Le ministre du Budget, François Baroin, a évoqué la création prochaine d’un mécanisme pour pousser les entreprises à lier le versement de dividendes à celui d’une prime « exceptionnelle » pour leurs salariés d’un montant d’au moins 1000 euros.

Cette annonce appelle plusieurs remarques de la CGT :

C’est une augmentation générale des salaires du public que le gouvernement doit mettre en oeuvre en relavorisant la valeur du point d’indice et dans le privé, contraindre les branches et les entreprises à revaloriser les salaires à travers les accords de branche et dans la négociation annuelle obligatoire (N.A.O.),

Il est urgent d’augmenter le SMIC à 1600 euros brut, 3,4 millions de salariés sont concernés,
Le gouvernement doit obliger le patronat à négocier l’égalité salariale entre les femmes et les hommes,
Il est impératif de reconnaitre les qualifications et en finir avec les formes aléatoires de rémunération.

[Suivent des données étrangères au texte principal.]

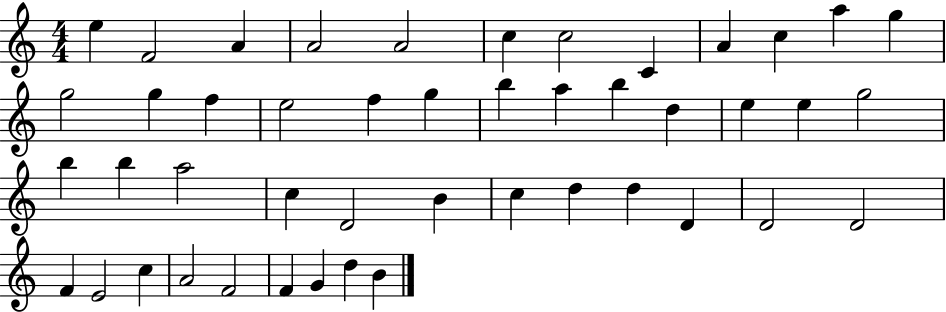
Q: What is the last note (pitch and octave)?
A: B4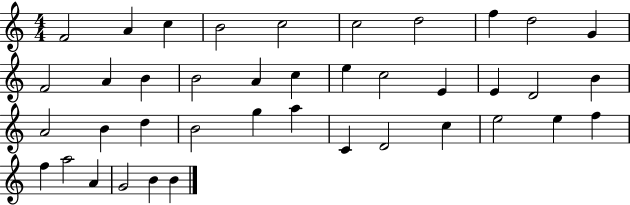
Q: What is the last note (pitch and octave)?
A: B4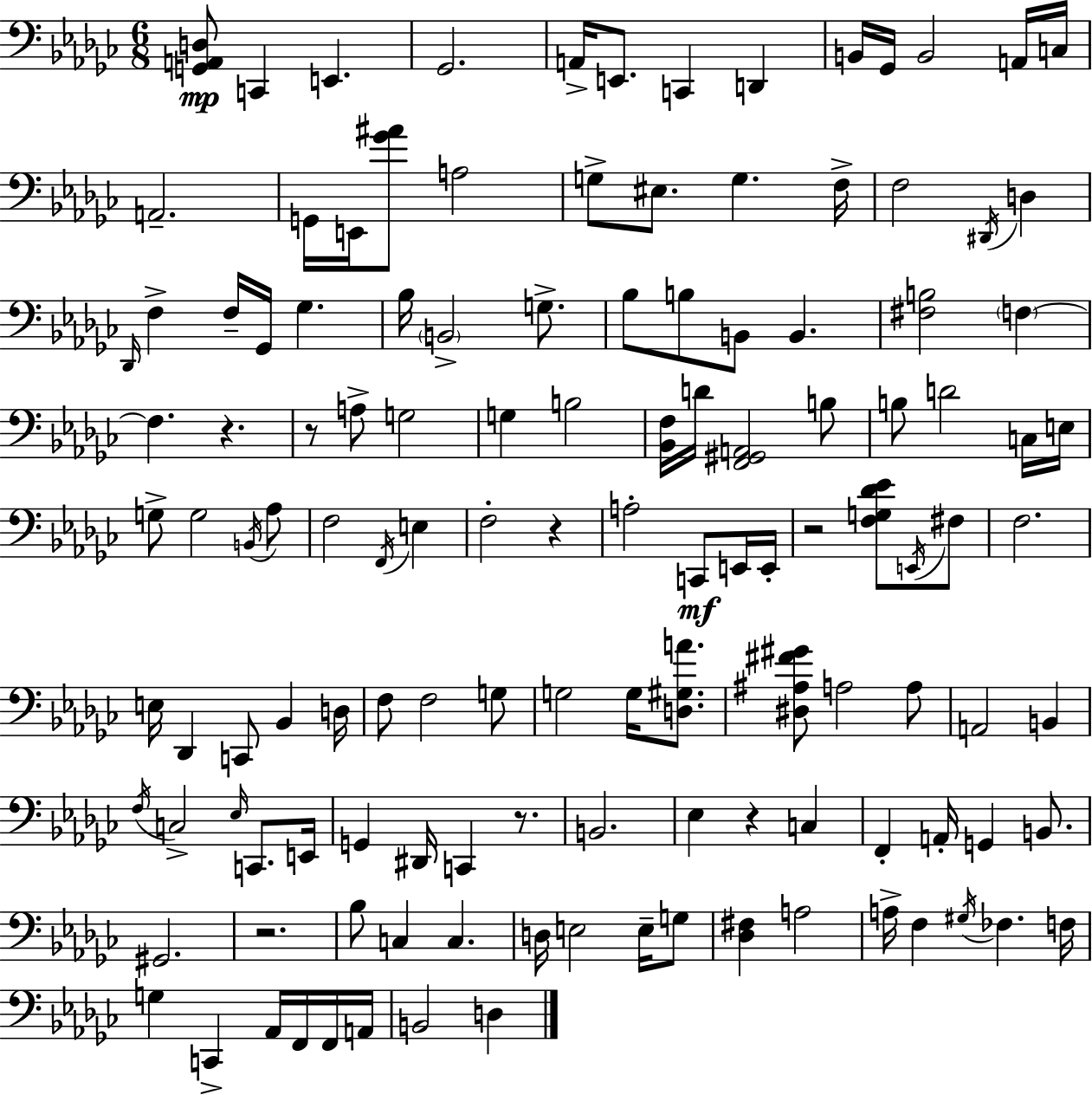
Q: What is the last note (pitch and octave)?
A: D3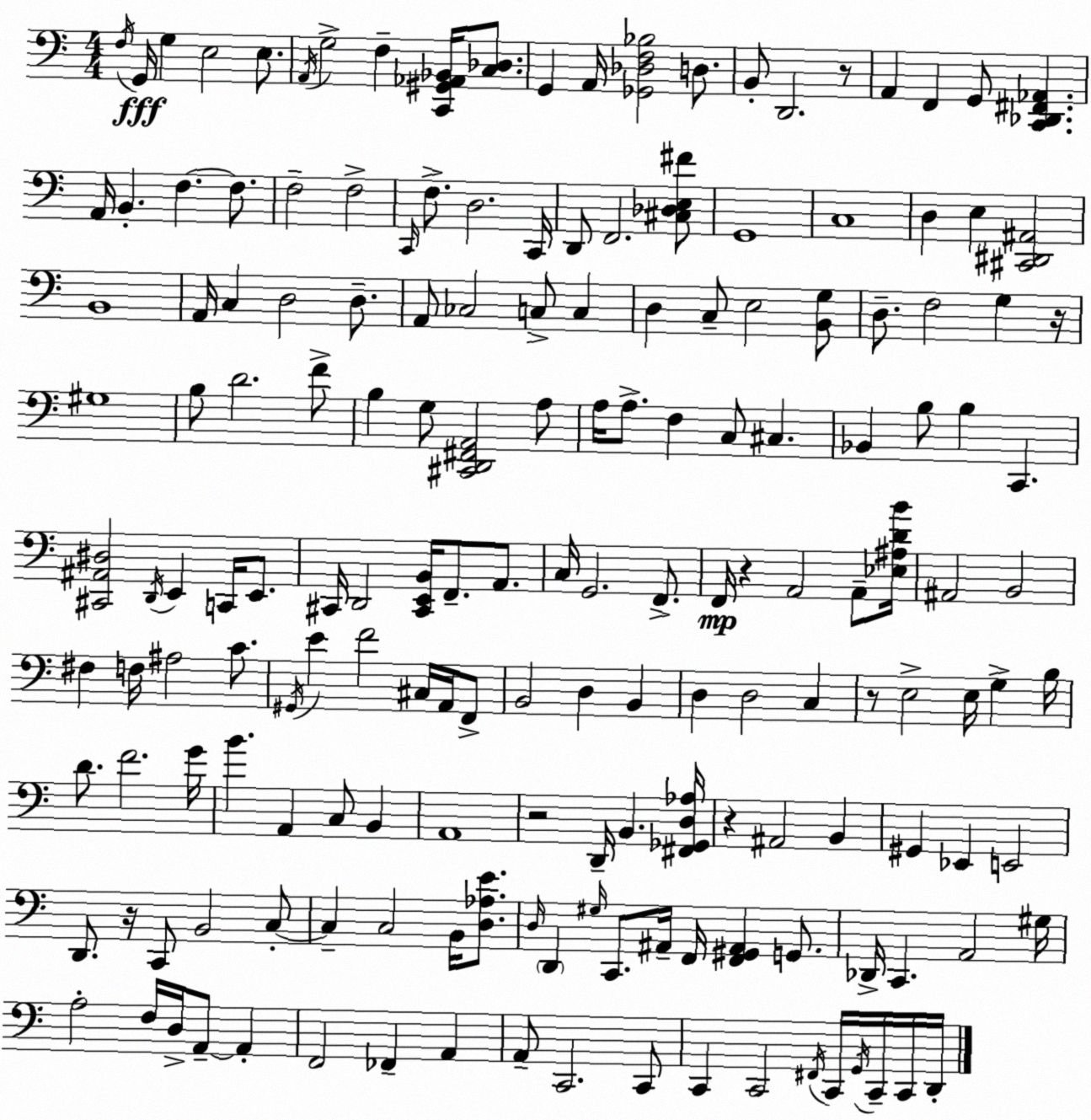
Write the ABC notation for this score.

X:1
T:Untitled
M:4/4
L:1/4
K:C
F,/4 G,,/4 G, E,2 E,/2 A,,/4 G,2 F, [C,,^G,,_A,,_B,,]/4 [C,_D,]/2 G,, A,,/4 [_G,,_D,F,_B,]2 D,/2 B,,/2 D,,2 z/2 A,, F,, G,,/2 [C,,_D,,^F,,_A,,] A,,/4 B,, F, F,/2 F,2 F,2 C,,/4 F,/2 D,2 C,,/4 D,,/2 F,,2 [^C,_D,E,^F]/2 G,,4 C,4 D, E, [^C,,^D,,^A,,]2 B,,4 A,,/4 C, D,2 D,/2 A,,/2 _C,2 C,/2 C, D, C,/2 E,2 [B,,G,]/2 D,/2 F,2 G, z/4 ^G,4 B,/2 D2 F/2 B, G,/2 [^C,,D,,^F,,A,,]2 A,/2 A,/4 A,/2 F, C,/2 ^C, _B,, B,/2 B, C,, [^C,,^A,,^D,]2 D,,/4 E,, C,,/4 E,,/2 ^C,,/4 D,,2 [^C,,E,,B,,]/4 F,,/2 A,,/2 C,/4 G,,2 F,,/2 F,,/4 z A,,2 A,,/2 [_E,^A,DB]/4 ^A,,2 B,,2 ^F, F,/4 ^A,2 C/2 ^G,,/4 E F2 ^C,/4 A,,/4 F,,/2 B,,2 D, B,, D, D,2 C, z/2 E,2 E,/4 G, B,/4 D/2 F2 G/4 B A,, C,/2 B,, A,,4 z2 D,,/4 B,, [^F,,_G,,D,_A,]/4 z ^A,,2 B,, ^G,, _E,, E,,2 D,,/2 z/4 C,,/2 B,,2 C,/2 C, C,2 B,,/4 [D,_A,E]/2 D,/4 D,, ^G,/4 C,,/2 ^A,,/4 F,,/4 [F,,^G,,^A,,] G,,/2 _D,,/4 C,, A,,2 ^G,/4 A,2 F,/4 D,/4 A,,/2 A,, F,,2 _F,, A,, A,,/2 C,,2 C,,/2 C,, C,,2 ^F,,/4 C,,/4 G,,/4 C,,/4 C,,/4 D,,/4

L’ensemble des mesures gouvernementales que ce soit les exonérations des cotisations patronales, la défiscalisation des heures supplémentaires et toutes les mesures fiscales dérogatoires accordées aux entreprises (140 milliards d’euros en tout !) n’ont eu pour seul objectif que d’inciter les employeurs à ne pas augmenter les salaires. Les salariés sont payés pour leur travai et pas seulement lorsqu’il y a distribution des dividendes, c’est bien les salaires qu’il faut augmenter et pas les primes.

C’est ce qui s’exprime un peu partout dans de nombreuses luttes ou négociations comme à Carrefour dernièrement. Enfin, il ne faudrait pas que le mécanisme conçu par le gouvernement, se traduise à nouveau par des exonérations qui reviendraient à faire payer les primes par nos impôts.